DOCUMENT SECTION ->
<<<<

Drivers for Managing Data Integration – from Data Conversion to Big Data

April 25, 2013

Data management in an organization is focused on getting data to its data consumers (whether human or application). Whereas the goal of data quality and data governance is trusted data, the goal of data integration is available data – getting data to the data consumers in the format that is right for them.
My new book on Data Integration has been published and is now available: “Managing Data in Motion: Data Integration Best Practice Techniques and Technologies”. Of course the first part of a book on data management techniques has to answer the question of why an organization should invest time and effort and money. The drivers for data integration solutions are very compelling.
Supporting Data Conversion
One very common need for data integration techniques is when copying or moving data from one application or data store to another, either when replacing an application in a portfolio or seeding the data needed for an additional application implementation. It is necessary to format the data as appropriate for the new application data store, both the technical format and the semantic business meaning of the data.
Managing the Complexity of Data Interfaces by Creating Data Hubs – MDM, Data Warehouses & Marts, Hub & Spoke
This, I think, is the most compelling reason for an organization to have an enterprise data integration strategy and architecture: hubs of data significantly simplify the problem of managing the data flowing between the applications in an organization. The number of potential interfaces between applications in an organization is an exponential function of the number of applications. Thus, an organization with one thousand applications could have as many as half a million interfaces, if all applications had to talk to all others. By using hubs of data, an organization brings the potential number of interfaces down to be just a linear function of the number of applications.
Master Data Management hubs are created to provide a central place for all applications in an organization to get its Master Data. Similarly, Data Warehouses and Data Marts enable an organization to have one place to obtain all the data they need for reporting and analysis.

>>>>

Lines of data:
<<<<

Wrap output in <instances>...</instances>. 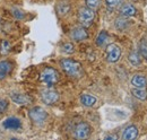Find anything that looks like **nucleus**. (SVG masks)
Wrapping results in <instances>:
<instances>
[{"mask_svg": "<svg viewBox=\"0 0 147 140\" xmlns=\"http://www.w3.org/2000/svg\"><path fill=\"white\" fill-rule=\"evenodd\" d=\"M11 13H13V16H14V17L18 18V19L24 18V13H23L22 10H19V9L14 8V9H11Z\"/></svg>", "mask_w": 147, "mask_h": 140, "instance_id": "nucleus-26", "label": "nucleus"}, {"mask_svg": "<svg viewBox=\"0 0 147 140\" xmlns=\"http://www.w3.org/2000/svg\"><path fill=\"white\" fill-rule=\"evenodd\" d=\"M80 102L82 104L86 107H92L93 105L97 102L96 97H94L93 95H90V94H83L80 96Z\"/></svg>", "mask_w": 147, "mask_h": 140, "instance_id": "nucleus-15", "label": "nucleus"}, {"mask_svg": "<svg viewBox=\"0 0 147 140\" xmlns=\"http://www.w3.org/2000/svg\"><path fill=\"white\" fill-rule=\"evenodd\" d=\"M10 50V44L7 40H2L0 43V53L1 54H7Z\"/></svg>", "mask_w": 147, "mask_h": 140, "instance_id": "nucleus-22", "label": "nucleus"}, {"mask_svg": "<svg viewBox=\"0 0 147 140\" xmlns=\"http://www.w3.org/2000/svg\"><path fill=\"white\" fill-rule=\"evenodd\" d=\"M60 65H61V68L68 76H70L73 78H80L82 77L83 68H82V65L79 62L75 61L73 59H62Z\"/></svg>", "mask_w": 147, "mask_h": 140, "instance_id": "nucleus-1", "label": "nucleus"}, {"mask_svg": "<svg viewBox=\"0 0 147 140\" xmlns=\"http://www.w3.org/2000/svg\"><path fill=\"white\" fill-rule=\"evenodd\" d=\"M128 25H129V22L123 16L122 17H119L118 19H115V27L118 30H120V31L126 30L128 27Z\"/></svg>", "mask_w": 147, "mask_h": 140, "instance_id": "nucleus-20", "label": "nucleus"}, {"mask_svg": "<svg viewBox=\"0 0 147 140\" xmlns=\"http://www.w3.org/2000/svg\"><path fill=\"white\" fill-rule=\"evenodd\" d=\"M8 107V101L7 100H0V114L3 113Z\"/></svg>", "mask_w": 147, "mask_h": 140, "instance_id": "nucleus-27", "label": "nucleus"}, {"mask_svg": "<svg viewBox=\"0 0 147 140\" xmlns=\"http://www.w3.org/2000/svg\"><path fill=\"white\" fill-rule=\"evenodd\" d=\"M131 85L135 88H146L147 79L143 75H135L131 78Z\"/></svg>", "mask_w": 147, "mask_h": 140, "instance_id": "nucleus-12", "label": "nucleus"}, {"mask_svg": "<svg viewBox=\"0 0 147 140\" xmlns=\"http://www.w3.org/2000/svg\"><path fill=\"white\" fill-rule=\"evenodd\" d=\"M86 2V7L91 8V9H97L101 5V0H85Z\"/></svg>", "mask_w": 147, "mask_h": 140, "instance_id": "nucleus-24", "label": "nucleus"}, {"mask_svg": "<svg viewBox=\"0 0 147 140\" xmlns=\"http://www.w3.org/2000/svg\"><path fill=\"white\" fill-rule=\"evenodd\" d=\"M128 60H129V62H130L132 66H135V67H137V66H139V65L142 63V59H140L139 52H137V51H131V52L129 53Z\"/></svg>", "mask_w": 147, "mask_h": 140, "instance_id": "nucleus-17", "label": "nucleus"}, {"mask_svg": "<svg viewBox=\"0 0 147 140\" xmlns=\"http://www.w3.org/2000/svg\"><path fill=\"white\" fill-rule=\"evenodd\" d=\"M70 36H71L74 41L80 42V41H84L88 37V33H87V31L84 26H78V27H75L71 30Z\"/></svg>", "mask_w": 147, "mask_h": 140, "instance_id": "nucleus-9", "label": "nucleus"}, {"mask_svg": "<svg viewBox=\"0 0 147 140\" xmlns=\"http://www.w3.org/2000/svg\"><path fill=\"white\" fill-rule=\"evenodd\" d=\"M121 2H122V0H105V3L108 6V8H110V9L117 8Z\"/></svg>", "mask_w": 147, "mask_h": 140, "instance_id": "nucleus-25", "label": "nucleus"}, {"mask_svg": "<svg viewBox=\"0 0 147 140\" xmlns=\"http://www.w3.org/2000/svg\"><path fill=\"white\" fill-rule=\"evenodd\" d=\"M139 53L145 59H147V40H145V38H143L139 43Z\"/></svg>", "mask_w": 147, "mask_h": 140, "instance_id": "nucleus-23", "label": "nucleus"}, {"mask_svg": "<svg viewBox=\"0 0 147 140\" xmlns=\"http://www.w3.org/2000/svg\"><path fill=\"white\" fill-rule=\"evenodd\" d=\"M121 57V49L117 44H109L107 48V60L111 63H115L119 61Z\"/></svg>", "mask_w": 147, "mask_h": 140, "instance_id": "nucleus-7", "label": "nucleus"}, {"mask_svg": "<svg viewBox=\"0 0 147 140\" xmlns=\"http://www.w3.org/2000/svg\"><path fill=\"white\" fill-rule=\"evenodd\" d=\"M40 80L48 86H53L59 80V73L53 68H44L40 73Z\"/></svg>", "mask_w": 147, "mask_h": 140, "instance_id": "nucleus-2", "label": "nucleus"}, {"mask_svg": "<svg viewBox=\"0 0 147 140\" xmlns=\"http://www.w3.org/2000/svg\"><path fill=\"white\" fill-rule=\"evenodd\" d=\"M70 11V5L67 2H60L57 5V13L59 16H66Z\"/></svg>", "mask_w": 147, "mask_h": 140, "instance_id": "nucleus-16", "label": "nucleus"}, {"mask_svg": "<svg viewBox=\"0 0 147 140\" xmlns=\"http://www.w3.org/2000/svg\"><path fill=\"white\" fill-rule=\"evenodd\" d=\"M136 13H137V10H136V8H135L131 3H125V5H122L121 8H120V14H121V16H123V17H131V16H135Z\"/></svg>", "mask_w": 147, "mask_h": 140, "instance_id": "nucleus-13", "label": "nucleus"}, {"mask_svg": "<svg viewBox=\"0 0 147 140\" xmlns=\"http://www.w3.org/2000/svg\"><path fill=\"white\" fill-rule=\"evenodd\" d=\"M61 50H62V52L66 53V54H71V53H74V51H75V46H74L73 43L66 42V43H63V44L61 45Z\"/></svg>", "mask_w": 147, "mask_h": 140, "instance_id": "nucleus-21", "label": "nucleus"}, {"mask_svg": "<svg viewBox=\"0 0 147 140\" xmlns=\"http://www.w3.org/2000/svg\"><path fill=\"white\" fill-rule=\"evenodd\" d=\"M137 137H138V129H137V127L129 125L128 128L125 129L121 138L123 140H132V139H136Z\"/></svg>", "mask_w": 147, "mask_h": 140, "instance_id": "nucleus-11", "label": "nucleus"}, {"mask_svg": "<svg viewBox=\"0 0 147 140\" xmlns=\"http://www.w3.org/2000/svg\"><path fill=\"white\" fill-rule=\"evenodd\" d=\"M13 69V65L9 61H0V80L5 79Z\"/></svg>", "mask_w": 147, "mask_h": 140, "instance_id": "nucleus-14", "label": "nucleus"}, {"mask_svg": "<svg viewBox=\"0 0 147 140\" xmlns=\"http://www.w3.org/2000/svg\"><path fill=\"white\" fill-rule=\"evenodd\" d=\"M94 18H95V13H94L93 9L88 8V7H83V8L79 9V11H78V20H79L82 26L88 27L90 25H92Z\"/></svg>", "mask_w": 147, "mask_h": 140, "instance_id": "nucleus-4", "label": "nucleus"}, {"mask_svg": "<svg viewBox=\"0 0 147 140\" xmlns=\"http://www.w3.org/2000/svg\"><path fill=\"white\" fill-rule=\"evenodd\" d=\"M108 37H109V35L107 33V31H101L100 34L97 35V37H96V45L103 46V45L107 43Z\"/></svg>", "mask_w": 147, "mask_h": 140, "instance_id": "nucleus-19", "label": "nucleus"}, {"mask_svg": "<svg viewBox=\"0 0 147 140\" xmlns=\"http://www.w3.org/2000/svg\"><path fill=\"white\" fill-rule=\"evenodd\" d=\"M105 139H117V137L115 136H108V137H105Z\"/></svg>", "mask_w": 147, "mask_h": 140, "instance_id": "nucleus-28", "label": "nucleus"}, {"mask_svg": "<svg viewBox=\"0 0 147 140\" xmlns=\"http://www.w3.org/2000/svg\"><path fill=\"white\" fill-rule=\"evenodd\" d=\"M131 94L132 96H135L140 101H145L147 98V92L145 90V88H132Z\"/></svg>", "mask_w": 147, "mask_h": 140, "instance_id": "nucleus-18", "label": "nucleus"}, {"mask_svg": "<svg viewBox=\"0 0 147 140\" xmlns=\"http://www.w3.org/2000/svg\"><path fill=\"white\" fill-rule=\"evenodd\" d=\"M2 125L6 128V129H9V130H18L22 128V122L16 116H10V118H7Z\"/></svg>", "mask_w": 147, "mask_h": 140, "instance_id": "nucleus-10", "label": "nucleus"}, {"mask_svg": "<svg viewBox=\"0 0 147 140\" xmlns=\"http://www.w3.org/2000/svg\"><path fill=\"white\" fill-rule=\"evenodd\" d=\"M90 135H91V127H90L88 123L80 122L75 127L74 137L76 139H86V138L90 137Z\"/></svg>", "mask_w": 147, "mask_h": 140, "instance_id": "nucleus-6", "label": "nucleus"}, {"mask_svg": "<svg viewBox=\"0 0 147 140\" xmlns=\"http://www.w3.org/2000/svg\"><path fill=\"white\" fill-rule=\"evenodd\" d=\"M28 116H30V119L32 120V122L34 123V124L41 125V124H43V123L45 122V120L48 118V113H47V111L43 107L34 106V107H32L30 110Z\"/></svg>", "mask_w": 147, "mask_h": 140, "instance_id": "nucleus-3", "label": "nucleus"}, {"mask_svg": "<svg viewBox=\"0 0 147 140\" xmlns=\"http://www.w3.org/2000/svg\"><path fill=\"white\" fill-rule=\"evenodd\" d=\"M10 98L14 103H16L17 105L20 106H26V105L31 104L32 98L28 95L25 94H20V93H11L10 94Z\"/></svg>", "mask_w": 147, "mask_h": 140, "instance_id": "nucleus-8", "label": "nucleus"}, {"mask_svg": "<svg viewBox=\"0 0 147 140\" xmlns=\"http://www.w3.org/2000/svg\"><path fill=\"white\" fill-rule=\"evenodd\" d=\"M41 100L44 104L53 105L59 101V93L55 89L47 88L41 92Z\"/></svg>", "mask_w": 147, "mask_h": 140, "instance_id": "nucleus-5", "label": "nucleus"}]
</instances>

>>>>

PROBLEM DETAILS -> Rewrite the stretch of the data integration article from "Master Data Management" through "reporting and analysis.", putting "single location" in place of "central place".

OUTPUT BELOW ->
Master Data Management hubs are created to provide a single location for all applications in an organization to get its Master Data. Similarly, Data Warehouses and Data Marts enable an organization to have one place to obtain all the data they need for reporting and analysis.